Entry

438 10 2
                                    

=Entry=

              As the scientist walked quickly down the polished linoleum floors, he could not help but get a bad feeling. The man had no idea why he would feel now. He has been walking down this very same hallway for around seventeen years now. So why would today be the time he would get an air of bitterness and a shiver of fear throughout his mind and body? The man shook his head, his sandy-brown hair thrashing around his face. He had no reason for alarm. Today was going to be fine. He had no reason to be nervous.

Nervous? His inner voice taunted him. Are you sure it's that you're nervous? I think you're scared.

The man scowled at this. If he was a coward he would not be doing this. He would not have taken up this burden years ago. He was not afraid.

The man's worn, tan Sperry's came to a halt in front of a white door. It was plain white, just like everything else in the forsaken hallway, except for the two words inscribed in black, bold letters upon the piece of metal.

Subject Nine.

The mouth of the man curled upwards at the corners. The door hadn't changed in the past almost two decades. Neither had anything else. Except for the subject.

The man grasped the cool, polished white door-handle and turned it, pushing inwards. The door opened to reveal a room, much like a box-seat in a stadium, filled with people like him wearing pristine, white lab coats. His colleagues for the past seventeen years. Scientists.

There were at least twenty, all wearing formal attire inside of their flowing jackets, making the man's casual UNC T-shirt, torn jeans, and beaten-down Sperry's stand out. There were no seats or rows, just a small room, with white flooring and windows for walls. There was a table with refreshments by the door where the man stood.

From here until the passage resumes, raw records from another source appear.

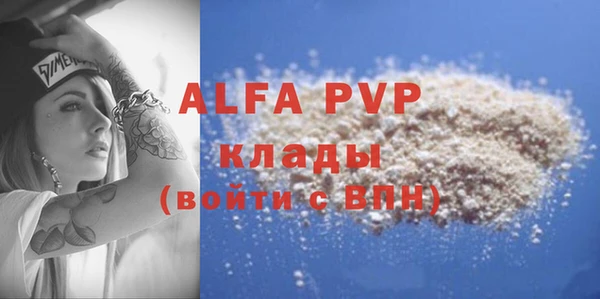 тгк Нягань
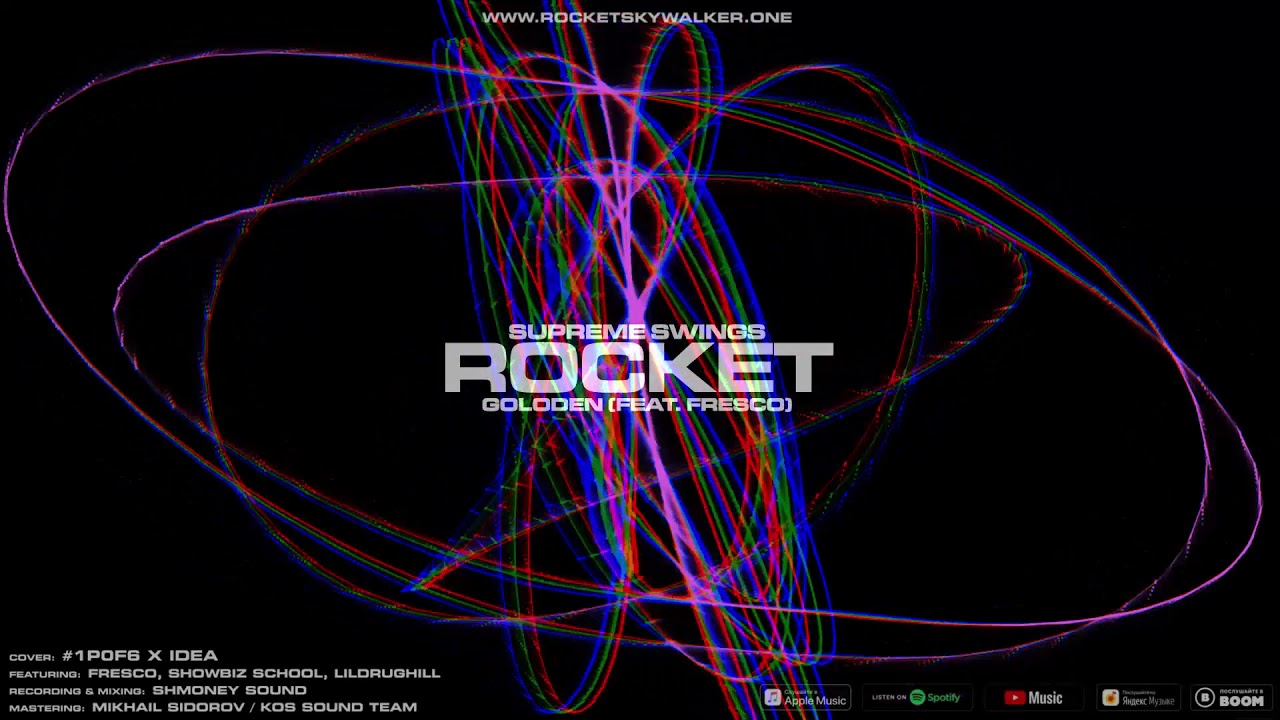 ROCKET - Goloden (feat. FRESCO) [Official Audio]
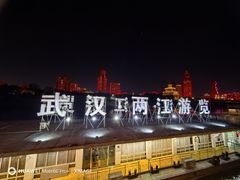 -武汉两江游览·夜游长江(汉口粤汉码头)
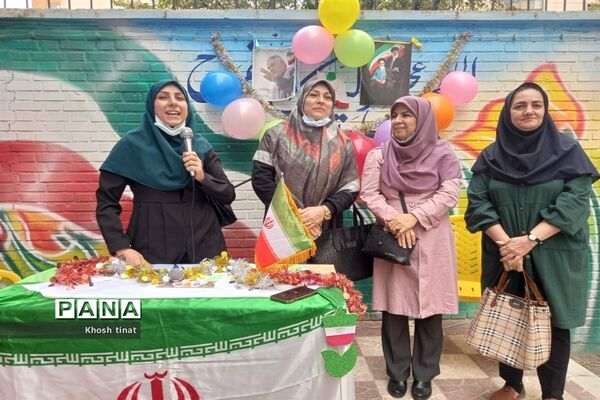 جشن روز دانش‌آموز در دبستان اشرفی اصفهانی منطقه ۱۳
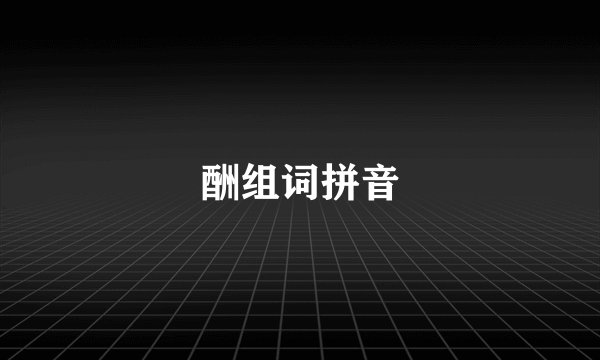 酬组词拼音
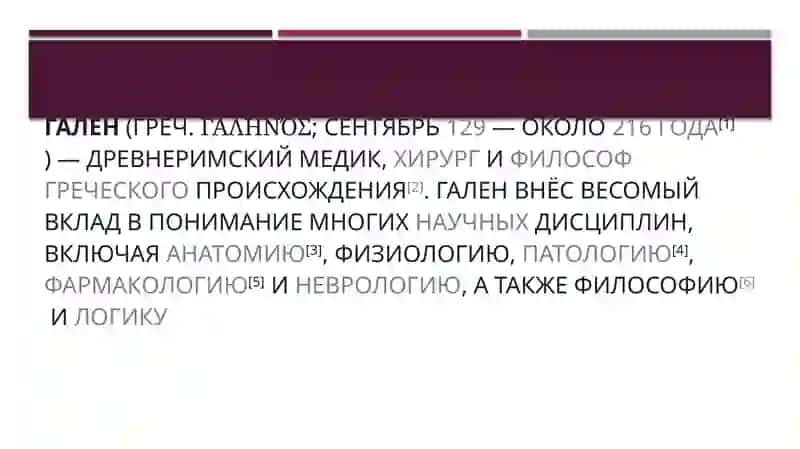 врачи древности 2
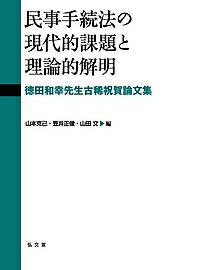 民事手続法の現代的課題と理論的解明 徳田和幸先生古稀祝賀論文集/山本克己/笠井正俊/山田文【3000円以上送料無料】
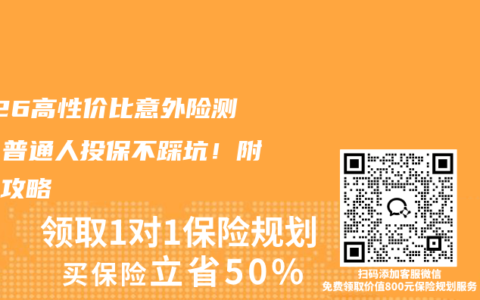 2026高性价比意外险测评，普通人投保不踩坑！附实操攻略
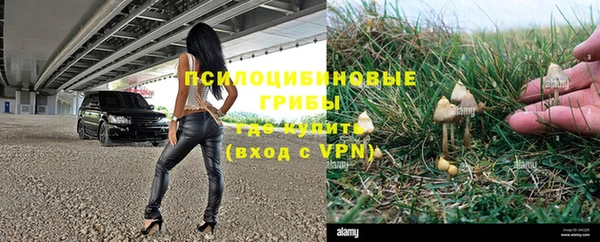 COCAINE Нефтекумск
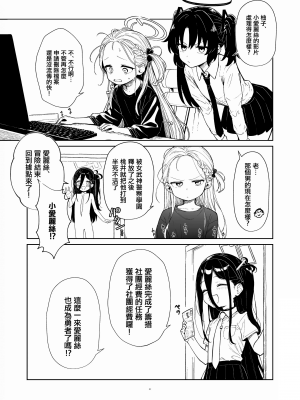 [かわいそうなのは抜ける (ヌケル)] 天童アリス ジュニアアイドルアリスちゃんデビュー作! (ブルーアーカイブ) [中国翻訳]_20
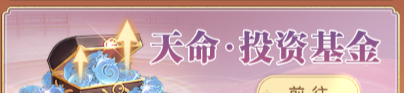 《大武道》七天飞升攻略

He happily shifted his clipboard and pen over to one hand, while the other snatched a chocolate-chip cookie from the platter. He sighed in pleasure as the flavourful cookie entertained his taste-buds, before chewing another bite off, and observing the room and people; seeing if his alarm from before was necessary or not.

Nothing seemed out of place.

The man restrained himself from letting out a sigh of relief, then grew irritated at his unnatural behavior this day. His brows furrowed as he tried to come up with a good, sensible reason to feel- not scared, he wouldn't admit that yet- but he confessed to himself he felt uneasy. Coming up with no solution to his inner-conflict, he finally released a sigh, but it was of exasperation and anger rather than relief. He felt his forehead with the back of his hand. Nope, not warmer then usual. He wasn't sick, at least not physically.

The man's ears detected foot-steps approaching him, and his head shot up and he pasted on his usual cheerful smile that made his brown eyes gain a warm shimmer, while his perfect teeth flashed in the light.

"Hey Al," the other man greeted happily, clapping him on the shoulder. "Excited for today?"

The man, now recognized as Al, grinned even wider, and forced the inferior feelings he had to the back of his mind.

"You betcha," Al replied cheerfully. "We've been waiting for this forever!"

The other man nodded, his own black hair falling into his brown eyes. As he pushed the raven locks to the side, he winked at a blond woman, who rolled her doe-like chocolate eyes at him, and turned back to looking out the window that occupied the space where a wall should've been.

Al smirked. Conner, the dark-haired man who stood before him, had been his best friend for around twenty years and was a flirt. Well, at least it brightened up the would-be dreary atmosphere of the lab. Holland, or known by everyone as Holls, was the blond woman who would shoot down every advance poor Conner would make. It was quite comical, and Conner was persistent, but Holls had walls of titanium. Al himself had been shot down a number of times.